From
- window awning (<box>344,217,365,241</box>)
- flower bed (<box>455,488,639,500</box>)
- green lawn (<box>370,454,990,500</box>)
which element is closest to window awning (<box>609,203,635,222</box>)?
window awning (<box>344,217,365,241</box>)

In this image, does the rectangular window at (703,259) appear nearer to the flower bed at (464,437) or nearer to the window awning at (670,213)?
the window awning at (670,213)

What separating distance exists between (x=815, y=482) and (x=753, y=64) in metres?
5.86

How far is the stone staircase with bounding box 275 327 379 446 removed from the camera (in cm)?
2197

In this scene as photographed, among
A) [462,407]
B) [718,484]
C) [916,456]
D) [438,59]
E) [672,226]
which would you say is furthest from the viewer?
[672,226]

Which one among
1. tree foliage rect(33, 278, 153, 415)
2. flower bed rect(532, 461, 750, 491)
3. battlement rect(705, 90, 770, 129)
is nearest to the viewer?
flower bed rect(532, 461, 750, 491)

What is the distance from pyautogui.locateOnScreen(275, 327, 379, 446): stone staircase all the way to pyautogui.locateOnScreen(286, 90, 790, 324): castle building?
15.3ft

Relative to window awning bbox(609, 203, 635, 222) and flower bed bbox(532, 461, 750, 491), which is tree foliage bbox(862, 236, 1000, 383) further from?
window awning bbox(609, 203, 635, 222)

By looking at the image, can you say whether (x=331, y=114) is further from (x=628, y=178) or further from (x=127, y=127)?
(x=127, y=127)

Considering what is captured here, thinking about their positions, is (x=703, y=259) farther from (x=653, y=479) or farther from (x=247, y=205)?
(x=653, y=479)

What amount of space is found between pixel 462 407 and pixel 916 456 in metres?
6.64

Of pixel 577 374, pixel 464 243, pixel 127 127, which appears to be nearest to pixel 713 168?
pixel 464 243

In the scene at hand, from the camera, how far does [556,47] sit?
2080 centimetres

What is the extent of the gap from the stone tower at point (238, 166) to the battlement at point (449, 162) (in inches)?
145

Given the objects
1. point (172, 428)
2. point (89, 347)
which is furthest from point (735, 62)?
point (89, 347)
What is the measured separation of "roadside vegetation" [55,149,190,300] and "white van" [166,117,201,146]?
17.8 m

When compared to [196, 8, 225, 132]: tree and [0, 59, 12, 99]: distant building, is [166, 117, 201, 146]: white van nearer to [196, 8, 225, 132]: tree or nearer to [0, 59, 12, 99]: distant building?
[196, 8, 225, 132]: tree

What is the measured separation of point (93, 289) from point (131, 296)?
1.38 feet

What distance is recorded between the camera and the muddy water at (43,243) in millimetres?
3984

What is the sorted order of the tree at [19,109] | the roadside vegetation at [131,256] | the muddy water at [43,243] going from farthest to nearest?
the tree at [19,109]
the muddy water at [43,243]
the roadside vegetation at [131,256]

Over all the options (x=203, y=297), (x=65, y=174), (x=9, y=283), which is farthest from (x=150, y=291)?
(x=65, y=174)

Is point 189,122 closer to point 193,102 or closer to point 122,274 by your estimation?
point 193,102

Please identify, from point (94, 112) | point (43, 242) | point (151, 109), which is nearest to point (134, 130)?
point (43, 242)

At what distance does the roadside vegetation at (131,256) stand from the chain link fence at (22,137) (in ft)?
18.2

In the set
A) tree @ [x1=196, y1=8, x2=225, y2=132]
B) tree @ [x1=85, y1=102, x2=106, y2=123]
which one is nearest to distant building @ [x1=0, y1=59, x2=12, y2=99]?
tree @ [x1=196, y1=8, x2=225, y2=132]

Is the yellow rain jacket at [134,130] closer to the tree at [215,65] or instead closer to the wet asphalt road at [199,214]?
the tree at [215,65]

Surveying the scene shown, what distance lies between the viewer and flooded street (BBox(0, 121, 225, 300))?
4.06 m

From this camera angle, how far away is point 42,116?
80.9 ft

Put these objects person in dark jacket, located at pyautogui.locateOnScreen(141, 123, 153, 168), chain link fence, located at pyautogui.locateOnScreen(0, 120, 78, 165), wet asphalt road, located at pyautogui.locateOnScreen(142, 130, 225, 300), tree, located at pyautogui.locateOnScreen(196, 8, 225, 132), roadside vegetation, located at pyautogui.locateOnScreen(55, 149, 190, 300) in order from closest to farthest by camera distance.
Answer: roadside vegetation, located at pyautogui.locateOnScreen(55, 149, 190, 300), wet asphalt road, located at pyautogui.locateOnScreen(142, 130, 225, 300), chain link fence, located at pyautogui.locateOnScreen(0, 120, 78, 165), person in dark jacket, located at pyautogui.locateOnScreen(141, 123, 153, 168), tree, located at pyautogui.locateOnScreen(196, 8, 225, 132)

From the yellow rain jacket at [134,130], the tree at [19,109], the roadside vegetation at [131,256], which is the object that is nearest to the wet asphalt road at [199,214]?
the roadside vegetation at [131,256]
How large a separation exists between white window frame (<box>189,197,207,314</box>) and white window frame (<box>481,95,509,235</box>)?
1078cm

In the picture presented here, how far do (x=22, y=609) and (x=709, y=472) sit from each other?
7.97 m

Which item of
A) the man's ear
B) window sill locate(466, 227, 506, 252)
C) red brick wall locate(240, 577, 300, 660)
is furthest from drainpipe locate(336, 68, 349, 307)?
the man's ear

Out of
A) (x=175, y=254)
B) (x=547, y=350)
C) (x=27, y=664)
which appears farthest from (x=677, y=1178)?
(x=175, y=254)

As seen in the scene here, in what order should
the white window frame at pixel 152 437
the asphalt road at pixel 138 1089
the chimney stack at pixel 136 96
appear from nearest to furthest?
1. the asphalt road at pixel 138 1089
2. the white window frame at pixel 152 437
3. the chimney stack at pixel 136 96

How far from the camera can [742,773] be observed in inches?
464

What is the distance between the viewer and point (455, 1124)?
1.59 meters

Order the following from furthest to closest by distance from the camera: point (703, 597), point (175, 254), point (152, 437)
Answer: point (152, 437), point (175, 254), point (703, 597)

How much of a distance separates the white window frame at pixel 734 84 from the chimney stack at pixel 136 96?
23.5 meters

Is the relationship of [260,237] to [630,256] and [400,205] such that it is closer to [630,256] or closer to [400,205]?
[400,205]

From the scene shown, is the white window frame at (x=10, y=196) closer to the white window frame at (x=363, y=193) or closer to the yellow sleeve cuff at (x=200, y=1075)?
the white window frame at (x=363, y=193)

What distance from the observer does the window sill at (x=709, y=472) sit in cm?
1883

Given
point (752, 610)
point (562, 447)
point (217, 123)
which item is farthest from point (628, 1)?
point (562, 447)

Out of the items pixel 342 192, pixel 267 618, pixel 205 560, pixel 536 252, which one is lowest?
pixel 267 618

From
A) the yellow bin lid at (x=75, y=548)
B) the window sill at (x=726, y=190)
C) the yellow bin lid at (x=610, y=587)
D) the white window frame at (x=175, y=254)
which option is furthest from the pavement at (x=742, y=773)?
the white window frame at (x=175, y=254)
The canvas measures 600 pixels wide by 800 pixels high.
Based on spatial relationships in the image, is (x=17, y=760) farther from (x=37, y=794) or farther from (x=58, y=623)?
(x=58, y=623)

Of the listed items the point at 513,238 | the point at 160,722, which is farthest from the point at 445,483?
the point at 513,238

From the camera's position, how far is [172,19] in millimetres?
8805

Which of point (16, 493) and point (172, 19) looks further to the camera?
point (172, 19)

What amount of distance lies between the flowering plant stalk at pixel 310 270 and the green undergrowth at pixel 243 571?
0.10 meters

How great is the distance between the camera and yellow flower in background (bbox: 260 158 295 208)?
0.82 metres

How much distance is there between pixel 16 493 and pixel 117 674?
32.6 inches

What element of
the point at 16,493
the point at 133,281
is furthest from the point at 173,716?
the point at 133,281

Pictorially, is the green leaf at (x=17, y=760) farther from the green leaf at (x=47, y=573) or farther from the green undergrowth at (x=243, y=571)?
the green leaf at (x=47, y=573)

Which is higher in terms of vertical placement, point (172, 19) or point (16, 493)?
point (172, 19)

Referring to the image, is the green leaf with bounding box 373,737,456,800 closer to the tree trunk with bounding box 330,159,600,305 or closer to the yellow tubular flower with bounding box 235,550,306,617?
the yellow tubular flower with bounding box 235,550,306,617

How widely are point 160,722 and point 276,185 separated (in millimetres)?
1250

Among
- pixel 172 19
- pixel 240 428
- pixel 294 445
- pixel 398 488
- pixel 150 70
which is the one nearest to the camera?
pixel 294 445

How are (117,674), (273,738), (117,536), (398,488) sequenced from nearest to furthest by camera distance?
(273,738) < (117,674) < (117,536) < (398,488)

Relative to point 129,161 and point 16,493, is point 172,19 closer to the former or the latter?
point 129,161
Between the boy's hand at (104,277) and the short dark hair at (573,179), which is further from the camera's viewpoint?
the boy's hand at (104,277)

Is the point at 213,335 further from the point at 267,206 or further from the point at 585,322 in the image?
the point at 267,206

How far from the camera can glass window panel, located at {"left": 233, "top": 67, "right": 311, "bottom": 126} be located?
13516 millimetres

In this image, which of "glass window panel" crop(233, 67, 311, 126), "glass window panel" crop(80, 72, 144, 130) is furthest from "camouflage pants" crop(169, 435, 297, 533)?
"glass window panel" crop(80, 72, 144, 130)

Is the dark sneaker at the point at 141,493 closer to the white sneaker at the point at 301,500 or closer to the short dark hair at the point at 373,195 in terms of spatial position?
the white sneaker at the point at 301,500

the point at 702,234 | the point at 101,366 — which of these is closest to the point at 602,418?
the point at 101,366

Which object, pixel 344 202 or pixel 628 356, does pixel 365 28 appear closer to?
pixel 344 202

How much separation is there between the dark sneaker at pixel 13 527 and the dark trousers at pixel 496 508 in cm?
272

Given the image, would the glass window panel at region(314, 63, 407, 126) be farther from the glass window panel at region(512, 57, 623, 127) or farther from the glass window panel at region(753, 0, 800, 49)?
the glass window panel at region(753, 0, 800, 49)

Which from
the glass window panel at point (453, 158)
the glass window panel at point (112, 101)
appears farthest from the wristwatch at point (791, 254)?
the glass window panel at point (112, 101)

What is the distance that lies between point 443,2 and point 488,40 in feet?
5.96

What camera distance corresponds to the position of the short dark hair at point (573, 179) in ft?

···

Your task is to return, exactly and on their own, the lines from the one containing "How far from the camera can glass" through the last line of the listing.

EXERCISE OUTPUT
How far from the camera can glass window panel, located at {"left": 233, "top": 67, "right": 311, "bottom": 126} be located?
13516 millimetres

In this image, which of "glass window panel" crop(233, 67, 311, 126), "glass window panel" crop(80, 72, 144, 130) is furthest from "camouflage pants" crop(169, 435, 297, 533)?
"glass window panel" crop(80, 72, 144, 130)

Is the dark sneaker at the point at 141,493 closer to the white sneaker at the point at 301,500 or closer to the short dark hair at the point at 373,195 in terms of spatial position?
the white sneaker at the point at 301,500

the point at 702,234 | the point at 101,366 — which of these is closest to the point at 602,418?
the point at 101,366

Which object, pixel 344 202 or pixel 628 356, does pixel 365 28 appear closer to?
pixel 344 202

How much separation is there between the dark sneaker at pixel 13 527 and the dark trousers at pixel 496 508 in cm?
272

Given the image, would the glass window panel at region(314, 63, 407, 126) be farther from the glass window panel at region(512, 57, 623, 127) or farther from the glass window panel at region(753, 0, 800, 49)?
the glass window panel at region(753, 0, 800, 49)

Which from
the glass window panel at point (453, 158)
the glass window panel at point (112, 101)
appears farthest from the wristwatch at point (791, 254)?
the glass window panel at point (112, 101)

What is the distance that lies between point 443,2 and point 488,40 in feet?
5.96

What camera distance corresponds to the position of the short dark hair at point (573, 179) in ft?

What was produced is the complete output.